What the exercise asks =>
In the forum post, rewrite the stretch from "They have other" through "I have seen.", replacing "FoodSaver" with "vacuum sealer".

Text block =>
They have other containers that just use the a plastic nipple to apply vacuum to a hole of a turn wheel that allows use of the marinade button on our FoodSaver which works great these containers are clear plastic with clear lids and marinate meat like nothing else I have seen.
I bought many spare parts like I said ( to save on shipping and to take advantage of  a discount promotion they once had).   One of the spare parts was the cutting blade and slider for the bag rolls ( which we use on potato chip and cereal bags and other bags also) we found the cutter to become problematic if you allow any tiny bits of plastic to build up in the cutter area some of these bit can make its way into the cutting blade making it harder to cut bags. ( meaning we thought we had a dull blade but it was just jammed up with plastic bits that were easily cleaned out)
After about two or more years of owning ours I just had our machine apart to service it as it was not performing very well,
Turns out I had a few issues, first the seals both upper and lower needed to be cleaned, bits of debris were preventing a good seal ( I will replace the seals anyways ) the manufacture suggest the seals get replaced once a year. I think they will go much longer if you keep them clean ( I used rubbing alcohol and cue tips)

Data section =>
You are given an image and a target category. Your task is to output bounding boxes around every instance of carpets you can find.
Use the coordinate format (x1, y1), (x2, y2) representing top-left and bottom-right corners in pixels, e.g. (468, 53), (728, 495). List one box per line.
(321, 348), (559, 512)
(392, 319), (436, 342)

Correct answer =>
They have other containers that just use the a plastic nipple to apply vacuum to a hole of a turn wheel that allows use of the marinade button on our vacuum sealer which works great these containers are clear plastic with clear lids and marinate meat like nothing else I have seen.